THE RESIDENTS of Uttarakhand’s Raini village are seething with anger. “We kept warning the government about the damage being caused to our houses and our fragile region by the Rishiganga dam, but no one paid heed to us. Now, see what has happened,” says Asha Devi Rana. The sexagenarian was referring to the flash floods in the upper reaches of the Himalayas that battered Chamoli district on February 7.
“At about 10:00 in the morning that day, a deafening roar came out of nowhere,” recalls her 32-year-old niece Godavari Devi. Nestled on both sides of a deep gorge in the Himalayas, with three footbridges connecting the settlements, her village overlooks the Rishiganga hydroelectric power project. At a distance, Nanda Devi, the second-highest mountain in India after Kangchenjunga, stands tall. “It was the loudest and most ferocious noise I have heard in my life, as if hundreds of aeroplanes were flying together in the valley.

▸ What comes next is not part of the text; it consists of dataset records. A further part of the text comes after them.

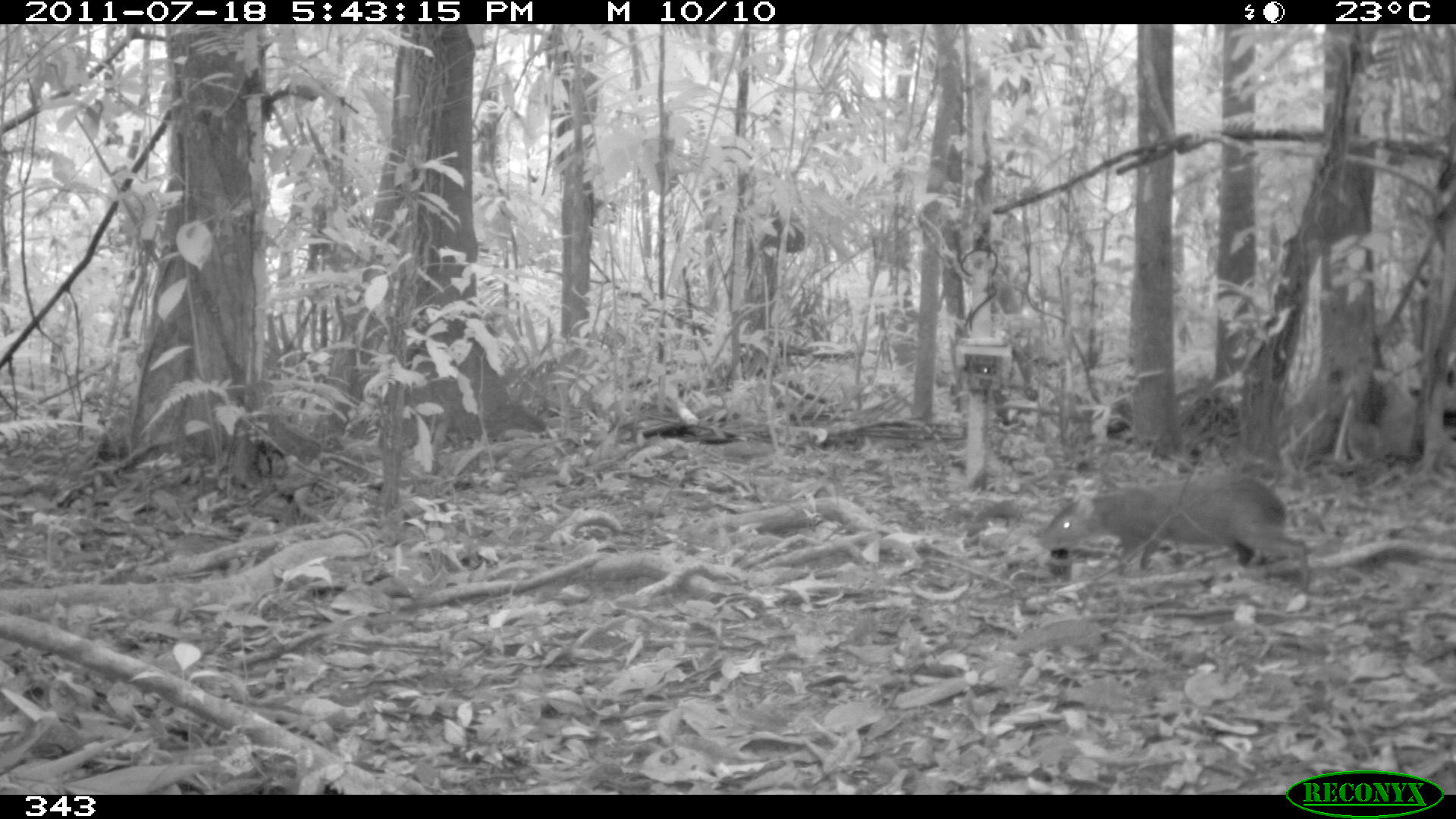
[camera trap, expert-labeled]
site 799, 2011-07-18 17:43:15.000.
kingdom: Animalia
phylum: Chordata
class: Mammalia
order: Rodentia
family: Dasyproctidae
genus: Dasyprocta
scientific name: Dasyprocta punctata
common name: central american agouti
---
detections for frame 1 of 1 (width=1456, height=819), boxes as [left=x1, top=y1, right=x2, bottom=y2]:
dasyprocta punctata: [left=1038, top=473, right=1314, bottom=590]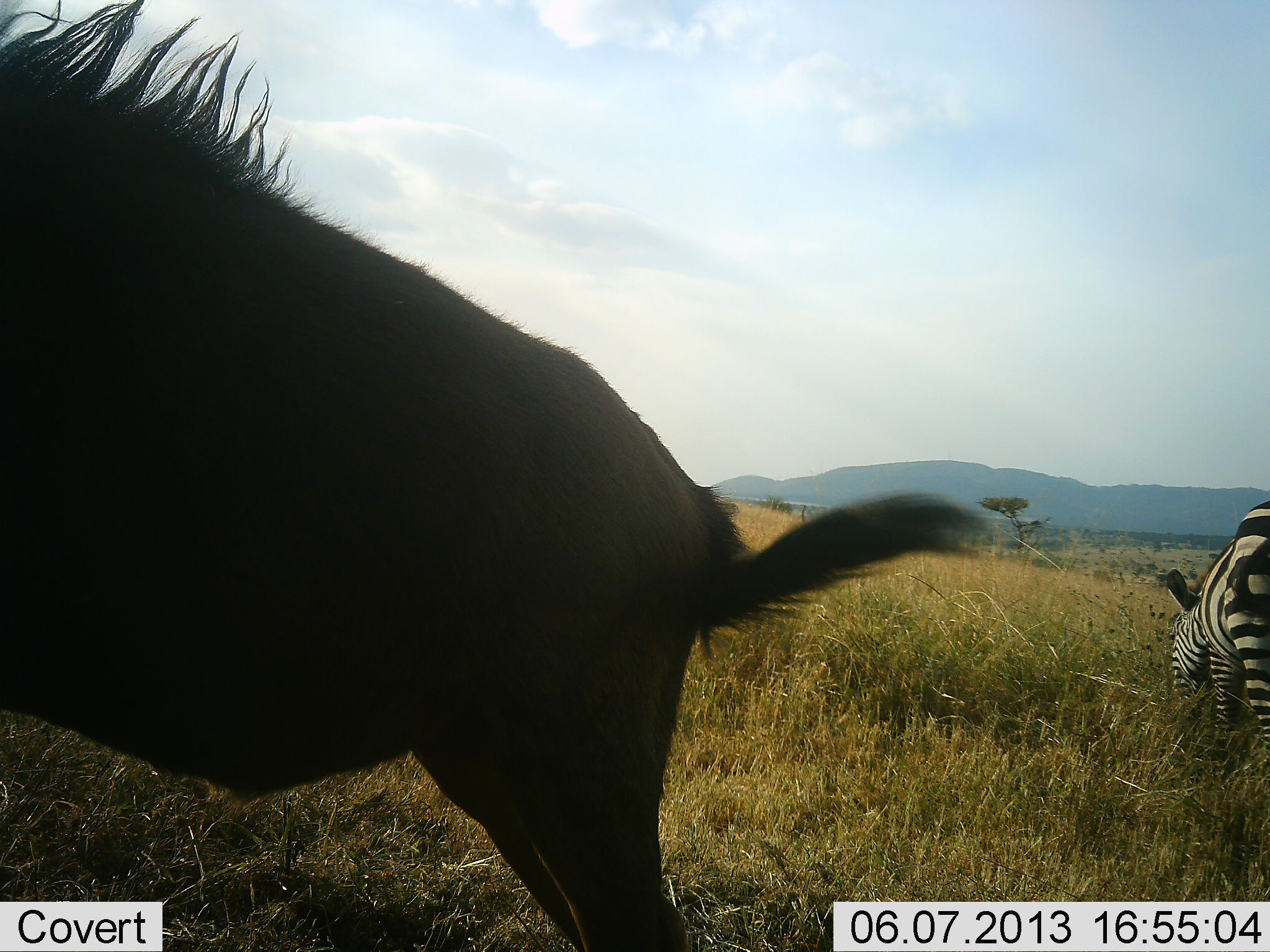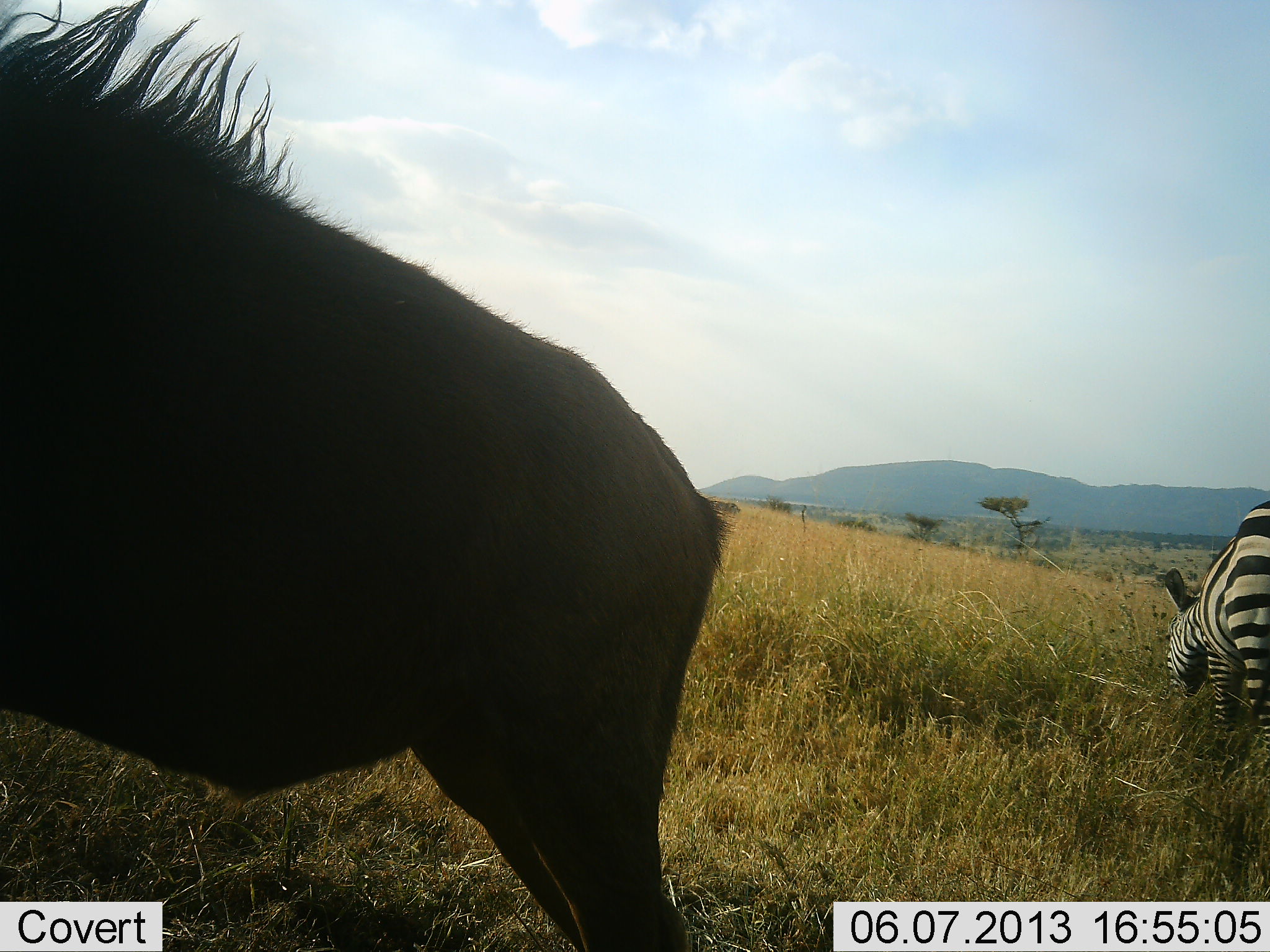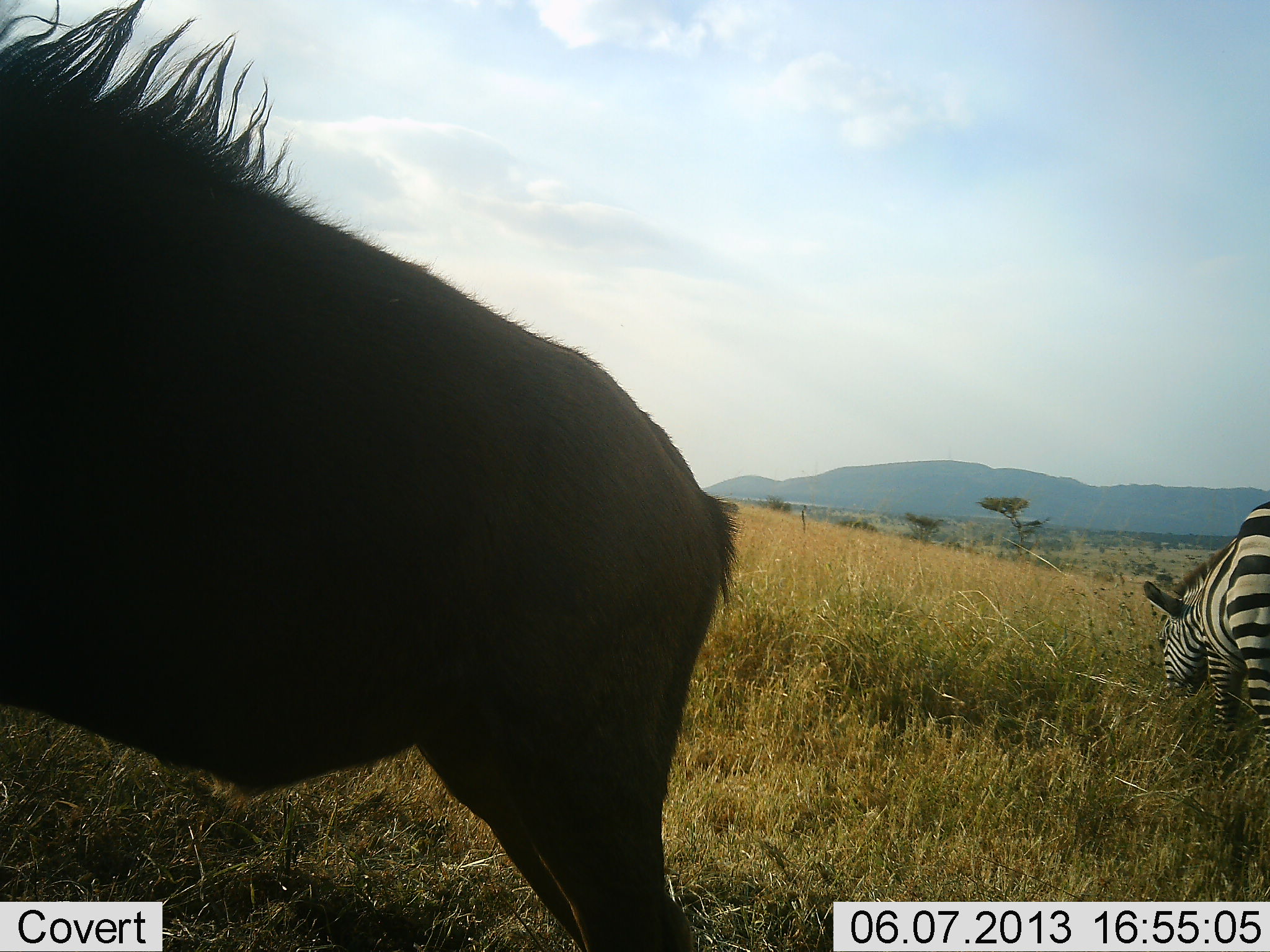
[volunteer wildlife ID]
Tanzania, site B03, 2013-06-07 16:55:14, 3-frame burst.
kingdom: Animalia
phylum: Chordata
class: Mammalia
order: Artiodactyla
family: Bovidae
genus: Connochaetes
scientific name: Connochaetes taurinus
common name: blue wildebeest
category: wildebeest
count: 1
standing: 88%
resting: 4%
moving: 0%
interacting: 0%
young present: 8%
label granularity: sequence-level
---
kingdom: Animalia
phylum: Chordata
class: Mammalia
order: Perissodactyla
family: Equidae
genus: Equus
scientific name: Equus quagga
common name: plains zebra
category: zebra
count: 1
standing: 12%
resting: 0%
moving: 0%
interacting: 0%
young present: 0%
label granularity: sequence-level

Within seconds, there were gusts of extremely strong winds. The valley, which was glistening in the morning sun till then, got filled with fog. Then a massive wall of water emerged from the riverbend and gushed towards us,” she says.
That wall of water was the Rishiganga river in spate. A glacier had broken off along with its bedrock at around 5,600 m above the sea level from the Ronti mountain peak, causing flood and landslide (see ‘Snowball effect’ on p24), first in the Rishiganga and then in the Dhauliganga (of which the Rishiganga is a tributary). The deluge wiped out the Rishiganga hydropower plant and choked the Tapovan-Vishnugad hydropower project on the Dhauliganga, killing nearly 70 people; 204 were still missing, as per multiple firs filed at the Joshimath police station between February 7 and 21.